Hsu has been charged with falsely representing to investors that their investments were being used to extend short term loans to companies. He operated the fraud between 1997 and 2007, and lured investors to part with at least $60 million in all. He pled guilty to five counts each of mail fraud and wire fraud. In his own words he knew what he was doing “was illegal”.
According to authorities, the investment fraud affected investors across the country. Next week, Hsu faces another trial for campaign finance fraud. According to prosecutors, his contributions to politicians allowed him access into influential political circles, and he used these connections to impress potential investors. At least one of his fraud victims is due to testify that Hsu played a voice mail message by a political candidate to impress her into investing with him. Hsu is facing charges that he had “straw donors“ contribute to federal candidates. These donors were then reimbursed.
Straw Donations
Making "straw donations" or fake donations by people who do not exist is a violation of federal law. Hillary Clinton’s run for the White House last year was mired in allegations that the campaign was heavily funded by straw donors, several of who made a living as cooks and dishwashers, but were apparently able to cough up $1,000 donations. The straw donors in that case either had bogus addresses or, considering their profession, were unlikely to have donated those amounts. The campaign finance charges Hsu faces allege that he reimbursed straw donors who contributed $25,000 a year to political campaigns.

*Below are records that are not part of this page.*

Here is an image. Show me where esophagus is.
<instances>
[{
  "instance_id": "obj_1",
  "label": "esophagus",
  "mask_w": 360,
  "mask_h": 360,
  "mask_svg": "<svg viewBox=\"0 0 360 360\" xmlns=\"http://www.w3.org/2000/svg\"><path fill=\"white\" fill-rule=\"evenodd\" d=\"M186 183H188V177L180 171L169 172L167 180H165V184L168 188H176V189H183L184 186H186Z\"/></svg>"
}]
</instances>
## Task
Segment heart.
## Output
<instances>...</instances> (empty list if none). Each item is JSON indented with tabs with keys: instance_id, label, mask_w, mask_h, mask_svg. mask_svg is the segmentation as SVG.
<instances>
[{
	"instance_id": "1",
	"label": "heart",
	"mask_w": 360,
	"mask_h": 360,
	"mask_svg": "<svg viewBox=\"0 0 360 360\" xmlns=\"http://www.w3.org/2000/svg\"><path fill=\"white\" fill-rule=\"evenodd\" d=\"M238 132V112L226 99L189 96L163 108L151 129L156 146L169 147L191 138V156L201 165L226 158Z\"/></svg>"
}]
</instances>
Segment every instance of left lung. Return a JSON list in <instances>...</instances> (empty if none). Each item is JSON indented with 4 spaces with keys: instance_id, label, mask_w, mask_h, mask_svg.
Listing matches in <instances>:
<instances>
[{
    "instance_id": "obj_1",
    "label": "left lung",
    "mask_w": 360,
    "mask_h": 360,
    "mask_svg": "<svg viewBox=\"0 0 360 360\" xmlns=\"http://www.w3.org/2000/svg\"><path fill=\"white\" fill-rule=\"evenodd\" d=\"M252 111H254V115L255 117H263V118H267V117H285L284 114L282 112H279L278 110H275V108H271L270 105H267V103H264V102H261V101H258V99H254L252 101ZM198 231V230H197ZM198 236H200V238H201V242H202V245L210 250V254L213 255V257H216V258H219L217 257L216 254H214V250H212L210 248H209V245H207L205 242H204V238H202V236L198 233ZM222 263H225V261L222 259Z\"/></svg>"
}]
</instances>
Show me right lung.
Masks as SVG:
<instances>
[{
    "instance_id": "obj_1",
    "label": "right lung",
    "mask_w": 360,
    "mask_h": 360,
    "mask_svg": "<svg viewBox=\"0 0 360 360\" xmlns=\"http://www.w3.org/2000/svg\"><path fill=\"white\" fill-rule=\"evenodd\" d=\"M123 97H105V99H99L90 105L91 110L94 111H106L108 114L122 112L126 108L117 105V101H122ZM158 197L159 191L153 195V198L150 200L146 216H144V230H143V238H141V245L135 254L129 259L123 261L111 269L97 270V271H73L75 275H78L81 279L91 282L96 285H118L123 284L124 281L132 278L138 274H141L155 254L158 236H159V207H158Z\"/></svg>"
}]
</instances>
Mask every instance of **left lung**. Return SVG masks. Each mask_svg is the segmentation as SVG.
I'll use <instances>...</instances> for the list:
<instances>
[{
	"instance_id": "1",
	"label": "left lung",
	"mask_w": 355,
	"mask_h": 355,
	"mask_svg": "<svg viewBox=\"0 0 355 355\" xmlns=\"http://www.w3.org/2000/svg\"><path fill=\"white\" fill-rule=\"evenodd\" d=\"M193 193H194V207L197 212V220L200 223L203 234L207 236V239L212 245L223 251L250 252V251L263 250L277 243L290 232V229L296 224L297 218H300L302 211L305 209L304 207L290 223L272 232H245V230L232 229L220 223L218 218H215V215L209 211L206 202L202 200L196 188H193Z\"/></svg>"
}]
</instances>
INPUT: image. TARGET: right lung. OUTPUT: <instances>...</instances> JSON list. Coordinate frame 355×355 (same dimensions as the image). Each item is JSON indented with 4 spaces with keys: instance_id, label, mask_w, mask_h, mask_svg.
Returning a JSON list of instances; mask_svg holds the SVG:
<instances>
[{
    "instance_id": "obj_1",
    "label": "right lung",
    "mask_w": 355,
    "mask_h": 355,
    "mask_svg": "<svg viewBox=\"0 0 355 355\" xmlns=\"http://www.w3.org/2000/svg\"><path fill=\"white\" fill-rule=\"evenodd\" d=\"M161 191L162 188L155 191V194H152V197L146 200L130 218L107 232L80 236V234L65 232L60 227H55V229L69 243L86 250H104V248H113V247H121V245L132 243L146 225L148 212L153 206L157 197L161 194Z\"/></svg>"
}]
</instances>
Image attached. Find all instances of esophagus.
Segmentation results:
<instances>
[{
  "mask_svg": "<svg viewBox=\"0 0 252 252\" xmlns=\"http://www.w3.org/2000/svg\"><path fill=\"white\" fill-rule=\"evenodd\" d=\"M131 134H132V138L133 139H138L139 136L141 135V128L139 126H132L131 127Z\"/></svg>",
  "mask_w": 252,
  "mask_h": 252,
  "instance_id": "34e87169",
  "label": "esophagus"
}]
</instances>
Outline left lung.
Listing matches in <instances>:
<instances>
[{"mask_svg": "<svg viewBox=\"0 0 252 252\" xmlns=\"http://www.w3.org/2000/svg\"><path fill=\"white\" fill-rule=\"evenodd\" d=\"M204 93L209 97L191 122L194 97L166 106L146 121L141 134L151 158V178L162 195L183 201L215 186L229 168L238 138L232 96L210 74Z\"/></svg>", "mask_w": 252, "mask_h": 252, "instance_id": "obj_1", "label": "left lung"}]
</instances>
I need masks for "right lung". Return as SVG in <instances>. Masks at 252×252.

Investment Fraud Prevention
While that trial is yet to begin, it is not surprising that Hsu made use of his political connections to lure investors. Like the Alabama pastor we recently reported on, Stanford COO Jim Davis who founded a church, and Shawn Merriman who was not averse to soliciting investments from members of the Church of Jesus Christ and Latter Day Saints, fraudsters frequently use respectability and religion to bolster investor confidence. That is not to say that you should look at every investment planner who wears a nice suit and goes to church with suspicious eyes, but you must keep these investment fraud prevention tips in mind. Research, monitor, and exercise caution throughout the investment process. Security attorneys will tell you it is highly likely there are many more investment frauds still going on and investors must be vigilant.